Il 17 marzo l’Italia celebra la festa dell’unità nazionale, con un corollario di polemiche sui costi che la sua istituzione comporterebbe. Ma una stima mostra che se è vero che le ore lavorate annue rispondono al numero di feste effettive, l’effetto è minore di quanto ci si aspetterebbe: un giorno di festa in più si traduce in una riduzione di 2,5 ore lavorate all’anno. Invece, la correlazione tra feste effettive e produzione industriale non è statisticamente diversa da zero. I benefici di una festa che potrebbe contribuire a cementare un’idea comune di futuro.
Ai cultori delle barzellette sul colmo dei colmi, in voga qualche decennio fa, avrebbe fatto piacere conoscere la storia di un paese in cui politici, imprenditori, sindacalisti e intellettuali si dividono su un giorno di festa proclamato per celebrare il 150esimo anniversario dell’unità nazionale. In verità, il tema del contendere non sembra riguardare l’importanza della ricorrenza. Ma i costi associati alla sua istituzione, anche per un solo anno, perché la strana festività in affitto cadrà di giovedì, facendo perdere un giorno lavorativo a un sistema paese già gravato dalla crisi internazionale.
LA POLEMICA
Sono stati gli industriali e la presidente di Confindustria Emma Marcegaglia a lanciare l’allarme sui costi della festività del 17 marzo 2011, istituita per celebrare la proclamazione del Regno d’Italia nel 1861. Dopo un rincorrersi di polemiche e controproposte, inclusa quella di celebrare la ricorrenza andando a lavorare, il governo ha varato la festa per decreto, sopportando la rumorosa contrarietà dei ministri leghisti. L’argomento sui costi economici è semplice: se le imprese non possono utilizzare la loro manodopera per un giorno, che dovrà comunque essere retribuito, una parte della produzione andrà persa. Da un punto di vista monetario, non c’è dubbio che ci sia un aggravio dei costi per le imprese. Ma, tenendo ferme leggi dello Stato e disposizioni orarie dei contratti collettivi, lo stesso avviene per i lavoratori quando alcune festività cadono di sabato o domenica: in quell’anno, si lavora di più a parità di retribuzione. Si tratta di fluttuazioni facilmente riassorbibili.

○ ○ ○ ○ ○ ○ ○

*Compiti da svolgere*.
A. Secondo il brano sulla festa del 17 marzo, di quante ore si riducono le ore lavorate in un anno per ogni giorno di festa in più?
B. Indica se ciascuna affermazione concorda con il brano sulla festa del 17 marzo: (i) il governo ha istituito la festa per decreto; (ii) la correlazione tra feste effettive e produzione industriale risulta statisticamente significativa; (iii) la festività del 2011 cade di sabato.
C. Continua il brano sulla festa del 17 marzo a partire dall'ultima frase riportata.

*Righe di dati*.

○ ○ ○ ○ ○ ○ ○

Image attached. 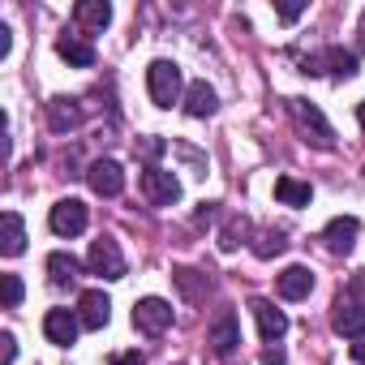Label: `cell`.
<instances>
[{
  "instance_id": "1",
  "label": "cell",
  "mask_w": 365,
  "mask_h": 365,
  "mask_svg": "<svg viewBox=\"0 0 365 365\" xmlns=\"http://www.w3.org/2000/svg\"><path fill=\"white\" fill-rule=\"evenodd\" d=\"M288 116H292V125L301 129V138L314 142L318 150H331V146H335V129H331V120H327L309 99H288Z\"/></svg>"
},
{
  "instance_id": "2",
  "label": "cell",
  "mask_w": 365,
  "mask_h": 365,
  "mask_svg": "<svg viewBox=\"0 0 365 365\" xmlns=\"http://www.w3.org/2000/svg\"><path fill=\"white\" fill-rule=\"evenodd\" d=\"M146 91H150L155 108H172L180 99V69L172 61H150L146 65Z\"/></svg>"
},
{
  "instance_id": "3",
  "label": "cell",
  "mask_w": 365,
  "mask_h": 365,
  "mask_svg": "<svg viewBox=\"0 0 365 365\" xmlns=\"http://www.w3.org/2000/svg\"><path fill=\"white\" fill-rule=\"evenodd\" d=\"M48 224H52V232H56V237H78V232H86V224H91L86 202H78V198H61V202L52 207Z\"/></svg>"
},
{
  "instance_id": "4",
  "label": "cell",
  "mask_w": 365,
  "mask_h": 365,
  "mask_svg": "<svg viewBox=\"0 0 365 365\" xmlns=\"http://www.w3.org/2000/svg\"><path fill=\"white\" fill-rule=\"evenodd\" d=\"M91 271L95 275H103V279H125V254H120V245L112 241V237H99V241H91Z\"/></svg>"
},
{
  "instance_id": "5",
  "label": "cell",
  "mask_w": 365,
  "mask_h": 365,
  "mask_svg": "<svg viewBox=\"0 0 365 365\" xmlns=\"http://www.w3.org/2000/svg\"><path fill=\"white\" fill-rule=\"evenodd\" d=\"M133 327L146 331V335H163V331L172 327V305H168L163 297H142V301L133 305Z\"/></svg>"
},
{
  "instance_id": "6",
  "label": "cell",
  "mask_w": 365,
  "mask_h": 365,
  "mask_svg": "<svg viewBox=\"0 0 365 365\" xmlns=\"http://www.w3.org/2000/svg\"><path fill=\"white\" fill-rule=\"evenodd\" d=\"M142 194H146L155 207H172V202H180V180H176L168 168H146V172H142Z\"/></svg>"
},
{
  "instance_id": "7",
  "label": "cell",
  "mask_w": 365,
  "mask_h": 365,
  "mask_svg": "<svg viewBox=\"0 0 365 365\" xmlns=\"http://www.w3.org/2000/svg\"><path fill=\"white\" fill-rule=\"evenodd\" d=\"M86 185H91L99 198H116V194L125 190V172H120L116 159H95V163L86 168Z\"/></svg>"
},
{
  "instance_id": "8",
  "label": "cell",
  "mask_w": 365,
  "mask_h": 365,
  "mask_svg": "<svg viewBox=\"0 0 365 365\" xmlns=\"http://www.w3.org/2000/svg\"><path fill=\"white\" fill-rule=\"evenodd\" d=\"M78 318H82L86 331H103V327L112 322V301H108V292H103V288H86V292L78 297Z\"/></svg>"
},
{
  "instance_id": "9",
  "label": "cell",
  "mask_w": 365,
  "mask_h": 365,
  "mask_svg": "<svg viewBox=\"0 0 365 365\" xmlns=\"http://www.w3.org/2000/svg\"><path fill=\"white\" fill-rule=\"evenodd\" d=\"M207 344H211L220 356L237 352V344H241V318H237L232 309H220L215 322H211V331H207Z\"/></svg>"
},
{
  "instance_id": "10",
  "label": "cell",
  "mask_w": 365,
  "mask_h": 365,
  "mask_svg": "<svg viewBox=\"0 0 365 365\" xmlns=\"http://www.w3.org/2000/svg\"><path fill=\"white\" fill-rule=\"evenodd\" d=\"M250 309H254V318H258L262 339H267V344H279V339H284V331H288V314H284V309H275V301H267V297H254V301H250Z\"/></svg>"
},
{
  "instance_id": "11",
  "label": "cell",
  "mask_w": 365,
  "mask_h": 365,
  "mask_svg": "<svg viewBox=\"0 0 365 365\" xmlns=\"http://www.w3.org/2000/svg\"><path fill=\"white\" fill-rule=\"evenodd\" d=\"M78 331H82L78 309H48V318H43V335H48L56 348H69V344L78 339Z\"/></svg>"
},
{
  "instance_id": "12",
  "label": "cell",
  "mask_w": 365,
  "mask_h": 365,
  "mask_svg": "<svg viewBox=\"0 0 365 365\" xmlns=\"http://www.w3.org/2000/svg\"><path fill=\"white\" fill-rule=\"evenodd\" d=\"M356 232H361L356 215H335V220L322 228V241H327V250H331V254H352Z\"/></svg>"
},
{
  "instance_id": "13",
  "label": "cell",
  "mask_w": 365,
  "mask_h": 365,
  "mask_svg": "<svg viewBox=\"0 0 365 365\" xmlns=\"http://www.w3.org/2000/svg\"><path fill=\"white\" fill-rule=\"evenodd\" d=\"M275 288H279L284 301H305L314 292V271L309 267H284L279 279H275Z\"/></svg>"
},
{
  "instance_id": "14",
  "label": "cell",
  "mask_w": 365,
  "mask_h": 365,
  "mask_svg": "<svg viewBox=\"0 0 365 365\" xmlns=\"http://www.w3.org/2000/svg\"><path fill=\"white\" fill-rule=\"evenodd\" d=\"M331 327H335L339 335H348V339H361V335H365V305H348V301H339L335 314H331Z\"/></svg>"
},
{
  "instance_id": "15",
  "label": "cell",
  "mask_w": 365,
  "mask_h": 365,
  "mask_svg": "<svg viewBox=\"0 0 365 365\" xmlns=\"http://www.w3.org/2000/svg\"><path fill=\"white\" fill-rule=\"evenodd\" d=\"M73 18H78L82 31H103V26L112 22V5H108V0H78V5H73Z\"/></svg>"
},
{
  "instance_id": "16",
  "label": "cell",
  "mask_w": 365,
  "mask_h": 365,
  "mask_svg": "<svg viewBox=\"0 0 365 365\" xmlns=\"http://www.w3.org/2000/svg\"><path fill=\"white\" fill-rule=\"evenodd\" d=\"M78 120H82L78 99H65V95H61V99H52V103H48V125H52L56 133H69Z\"/></svg>"
},
{
  "instance_id": "17",
  "label": "cell",
  "mask_w": 365,
  "mask_h": 365,
  "mask_svg": "<svg viewBox=\"0 0 365 365\" xmlns=\"http://www.w3.org/2000/svg\"><path fill=\"white\" fill-rule=\"evenodd\" d=\"M5 232H0V250H5L9 258H18L22 250H26V224H22V215L18 211H5Z\"/></svg>"
},
{
  "instance_id": "18",
  "label": "cell",
  "mask_w": 365,
  "mask_h": 365,
  "mask_svg": "<svg viewBox=\"0 0 365 365\" xmlns=\"http://www.w3.org/2000/svg\"><path fill=\"white\" fill-rule=\"evenodd\" d=\"M56 52H61L69 65H78V69H91V65H95V48H91L86 39H78V35H61V39H56Z\"/></svg>"
},
{
  "instance_id": "19",
  "label": "cell",
  "mask_w": 365,
  "mask_h": 365,
  "mask_svg": "<svg viewBox=\"0 0 365 365\" xmlns=\"http://www.w3.org/2000/svg\"><path fill=\"white\" fill-rule=\"evenodd\" d=\"M48 275H52V284H78V275H82V262L73 258V254H65V250H56V254H48Z\"/></svg>"
},
{
  "instance_id": "20",
  "label": "cell",
  "mask_w": 365,
  "mask_h": 365,
  "mask_svg": "<svg viewBox=\"0 0 365 365\" xmlns=\"http://www.w3.org/2000/svg\"><path fill=\"white\" fill-rule=\"evenodd\" d=\"M275 198H279L284 207H309L314 190L305 185V180H297V176H279V180H275Z\"/></svg>"
},
{
  "instance_id": "21",
  "label": "cell",
  "mask_w": 365,
  "mask_h": 365,
  "mask_svg": "<svg viewBox=\"0 0 365 365\" xmlns=\"http://www.w3.org/2000/svg\"><path fill=\"white\" fill-rule=\"evenodd\" d=\"M215 108H220V99H215V91L207 82H194L185 91V112L190 116H215Z\"/></svg>"
},
{
  "instance_id": "22",
  "label": "cell",
  "mask_w": 365,
  "mask_h": 365,
  "mask_svg": "<svg viewBox=\"0 0 365 365\" xmlns=\"http://www.w3.org/2000/svg\"><path fill=\"white\" fill-rule=\"evenodd\" d=\"M322 65L331 69V78L344 82V78L356 73V52H348V48H327V52H322Z\"/></svg>"
},
{
  "instance_id": "23",
  "label": "cell",
  "mask_w": 365,
  "mask_h": 365,
  "mask_svg": "<svg viewBox=\"0 0 365 365\" xmlns=\"http://www.w3.org/2000/svg\"><path fill=\"white\" fill-rule=\"evenodd\" d=\"M172 284L185 292L190 301H198V297L211 288V279H207V275H198V271H190V267H176V271H172Z\"/></svg>"
},
{
  "instance_id": "24",
  "label": "cell",
  "mask_w": 365,
  "mask_h": 365,
  "mask_svg": "<svg viewBox=\"0 0 365 365\" xmlns=\"http://www.w3.org/2000/svg\"><path fill=\"white\" fill-rule=\"evenodd\" d=\"M284 250H288V241H284V232H275V228L258 232V241H254V254H258V258H275V254H284Z\"/></svg>"
},
{
  "instance_id": "25",
  "label": "cell",
  "mask_w": 365,
  "mask_h": 365,
  "mask_svg": "<svg viewBox=\"0 0 365 365\" xmlns=\"http://www.w3.org/2000/svg\"><path fill=\"white\" fill-rule=\"evenodd\" d=\"M245 237H250V224H245V220H232V224L224 228V237H220V250H228V254H232Z\"/></svg>"
},
{
  "instance_id": "26",
  "label": "cell",
  "mask_w": 365,
  "mask_h": 365,
  "mask_svg": "<svg viewBox=\"0 0 365 365\" xmlns=\"http://www.w3.org/2000/svg\"><path fill=\"white\" fill-rule=\"evenodd\" d=\"M22 292H26V288H22V279H18V275H5V305H9V309H18V305H22Z\"/></svg>"
},
{
  "instance_id": "27",
  "label": "cell",
  "mask_w": 365,
  "mask_h": 365,
  "mask_svg": "<svg viewBox=\"0 0 365 365\" xmlns=\"http://www.w3.org/2000/svg\"><path fill=\"white\" fill-rule=\"evenodd\" d=\"M133 150H138V155H146V159H159V155L168 150V142H163V138H142Z\"/></svg>"
},
{
  "instance_id": "28",
  "label": "cell",
  "mask_w": 365,
  "mask_h": 365,
  "mask_svg": "<svg viewBox=\"0 0 365 365\" xmlns=\"http://www.w3.org/2000/svg\"><path fill=\"white\" fill-rule=\"evenodd\" d=\"M0 344H5V356H0V365H14V361H18V339L5 331V335H0Z\"/></svg>"
},
{
  "instance_id": "29",
  "label": "cell",
  "mask_w": 365,
  "mask_h": 365,
  "mask_svg": "<svg viewBox=\"0 0 365 365\" xmlns=\"http://www.w3.org/2000/svg\"><path fill=\"white\" fill-rule=\"evenodd\" d=\"M275 14H279V22H297V18L305 14V5H279Z\"/></svg>"
},
{
  "instance_id": "30",
  "label": "cell",
  "mask_w": 365,
  "mask_h": 365,
  "mask_svg": "<svg viewBox=\"0 0 365 365\" xmlns=\"http://www.w3.org/2000/svg\"><path fill=\"white\" fill-rule=\"evenodd\" d=\"M284 361H288V356H284V348H275V344L262 352V365H284Z\"/></svg>"
},
{
  "instance_id": "31",
  "label": "cell",
  "mask_w": 365,
  "mask_h": 365,
  "mask_svg": "<svg viewBox=\"0 0 365 365\" xmlns=\"http://www.w3.org/2000/svg\"><path fill=\"white\" fill-rule=\"evenodd\" d=\"M112 365H146V361H142V352L133 348V352H120V356H112Z\"/></svg>"
},
{
  "instance_id": "32",
  "label": "cell",
  "mask_w": 365,
  "mask_h": 365,
  "mask_svg": "<svg viewBox=\"0 0 365 365\" xmlns=\"http://www.w3.org/2000/svg\"><path fill=\"white\" fill-rule=\"evenodd\" d=\"M348 356H352V361H356V365H365V335H361V339H356V344H352V348H348Z\"/></svg>"
},
{
  "instance_id": "33",
  "label": "cell",
  "mask_w": 365,
  "mask_h": 365,
  "mask_svg": "<svg viewBox=\"0 0 365 365\" xmlns=\"http://www.w3.org/2000/svg\"><path fill=\"white\" fill-rule=\"evenodd\" d=\"M9 35H14V31H9L5 22H0V56H9Z\"/></svg>"
},
{
  "instance_id": "34",
  "label": "cell",
  "mask_w": 365,
  "mask_h": 365,
  "mask_svg": "<svg viewBox=\"0 0 365 365\" xmlns=\"http://www.w3.org/2000/svg\"><path fill=\"white\" fill-rule=\"evenodd\" d=\"M356 120H361V129H365V99L356 103Z\"/></svg>"
}]
</instances>
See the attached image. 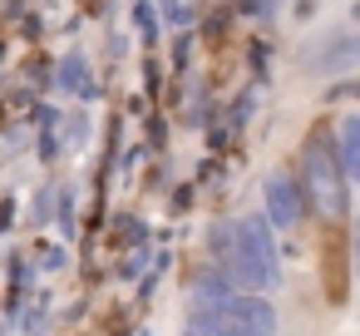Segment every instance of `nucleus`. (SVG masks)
Here are the masks:
<instances>
[{
  "label": "nucleus",
  "instance_id": "f257e3e1",
  "mask_svg": "<svg viewBox=\"0 0 360 336\" xmlns=\"http://www.w3.org/2000/svg\"><path fill=\"white\" fill-rule=\"evenodd\" d=\"M207 267L217 277H227L242 292H276L281 287V247L276 232L266 228L262 213H242V218H217L207 228Z\"/></svg>",
  "mask_w": 360,
  "mask_h": 336
},
{
  "label": "nucleus",
  "instance_id": "f03ea898",
  "mask_svg": "<svg viewBox=\"0 0 360 336\" xmlns=\"http://www.w3.org/2000/svg\"><path fill=\"white\" fill-rule=\"evenodd\" d=\"M183 336H276V306L257 292L232 287L207 262L188 282V331Z\"/></svg>",
  "mask_w": 360,
  "mask_h": 336
},
{
  "label": "nucleus",
  "instance_id": "7ed1b4c3",
  "mask_svg": "<svg viewBox=\"0 0 360 336\" xmlns=\"http://www.w3.org/2000/svg\"><path fill=\"white\" fill-rule=\"evenodd\" d=\"M296 188H301V203L306 213H316L321 223L340 228L350 218V178L340 173L335 154H330V134L326 129H311L301 154H296V168H291Z\"/></svg>",
  "mask_w": 360,
  "mask_h": 336
},
{
  "label": "nucleus",
  "instance_id": "20e7f679",
  "mask_svg": "<svg viewBox=\"0 0 360 336\" xmlns=\"http://www.w3.org/2000/svg\"><path fill=\"white\" fill-rule=\"evenodd\" d=\"M262 218L271 232H296L306 223V203H301V188L291 178V168H271L262 178Z\"/></svg>",
  "mask_w": 360,
  "mask_h": 336
},
{
  "label": "nucleus",
  "instance_id": "39448f33",
  "mask_svg": "<svg viewBox=\"0 0 360 336\" xmlns=\"http://www.w3.org/2000/svg\"><path fill=\"white\" fill-rule=\"evenodd\" d=\"M355 35L350 30H326V50H301V70L306 75H345L355 65Z\"/></svg>",
  "mask_w": 360,
  "mask_h": 336
},
{
  "label": "nucleus",
  "instance_id": "423d86ee",
  "mask_svg": "<svg viewBox=\"0 0 360 336\" xmlns=\"http://www.w3.org/2000/svg\"><path fill=\"white\" fill-rule=\"evenodd\" d=\"M326 134H330V154H335L340 173L355 183V173H360V114H340V124Z\"/></svg>",
  "mask_w": 360,
  "mask_h": 336
},
{
  "label": "nucleus",
  "instance_id": "0eeeda50",
  "mask_svg": "<svg viewBox=\"0 0 360 336\" xmlns=\"http://www.w3.org/2000/svg\"><path fill=\"white\" fill-rule=\"evenodd\" d=\"M60 89L79 94V99H94V75H89V60L84 55H70L60 65Z\"/></svg>",
  "mask_w": 360,
  "mask_h": 336
},
{
  "label": "nucleus",
  "instance_id": "6e6552de",
  "mask_svg": "<svg viewBox=\"0 0 360 336\" xmlns=\"http://www.w3.org/2000/svg\"><path fill=\"white\" fill-rule=\"evenodd\" d=\"M60 262H65V247H55V242L40 247V267H60Z\"/></svg>",
  "mask_w": 360,
  "mask_h": 336
},
{
  "label": "nucleus",
  "instance_id": "1a4fd4ad",
  "mask_svg": "<svg viewBox=\"0 0 360 336\" xmlns=\"http://www.w3.org/2000/svg\"><path fill=\"white\" fill-rule=\"evenodd\" d=\"M129 336H148V331H129Z\"/></svg>",
  "mask_w": 360,
  "mask_h": 336
}]
</instances>
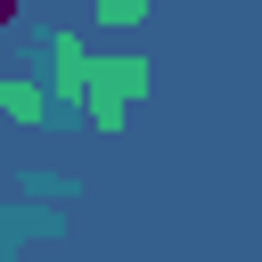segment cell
I'll return each instance as SVG.
<instances>
[{"label": "cell", "mask_w": 262, "mask_h": 262, "mask_svg": "<svg viewBox=\"0 0 262 262\" xmlns=\"http://www.w3.org/2000/svg\"><path fill=\"white\" fill-rule=\"evenodd\" d=\"M0 106L25 115V123H41V90H33V82H0Z\"/></svg>", "instance_id": "6da1fadb"}, {"label": "cell", "mask_w": 262, "mask_h": 262, "mask_svg": "<svg viewBox=\"0 0 262 262\" xmlns=\"http://www.w3.org/2000/svg\"><path fill=\"white\" fill-rule=\"evenodd\" d=\"M98 16H106V25H139V16H147V0H98Z\"/></svg>", "instance_id": "7a4b0ae2"}, {"label": "cell", "mask_w": 262, "mask_h": 262, "mask_svg": "<svg viewBox=\"0 0 262 262\" xmlns=\"http://www.w3.org/2000/svg\"><path fill=\"white\" fill-rule=\"evenodd\" d=\"M8 16H16V0H0V33H8Z\"/></svg>", "instance_id": "3957f363"}]
</instances>
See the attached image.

○ ○ ○ ○ ○ ○ ○

*Risposte ai compiti*.
A. Per ogni giorno di festa in più si ha una riduzione di 2,5 ore lavorate all'anno.

B.
(i) Sì: «il governo ha varato la festa per decreto».
(ii) No: «la correlazione tra feste effettive e produzione industriale non è statisticamente diversa da zero».
(iii) No: «la strana festività in affitto cadrà di giovedì».

C.
Non convince del tutto, infatti, che un giorno di festa in più si traduca irrimediabilmente in un calo della produzione industriale. Mario Deaglio su La Stampa del 7 febbraio ha stimato che il costo di un giorno perso per imprese che possono contare tra i 200 e i 250 giorni di produzione in un anno oscilla tra lo 0,4 per cento (=1/250) e lo 0,5 per cento (=1/200) della produzione totale. La stima di massima, pur avendo il fascino di una disarmante semplicità, non tiene conto del fatto che le imprese non sono passive trasformatrici di una quantità data di fattori produttivi in un certo ammontare di prodotto. È difficile pensare che lascino inevasi degli ordini solo perché c’è da celebrare una nuova festa. È molto più probabile che ritmi e processi lavorativi finiscano per essere riaggiustati nel corso dell’anno in modo da fronteggiare comunque la domanda di mercato.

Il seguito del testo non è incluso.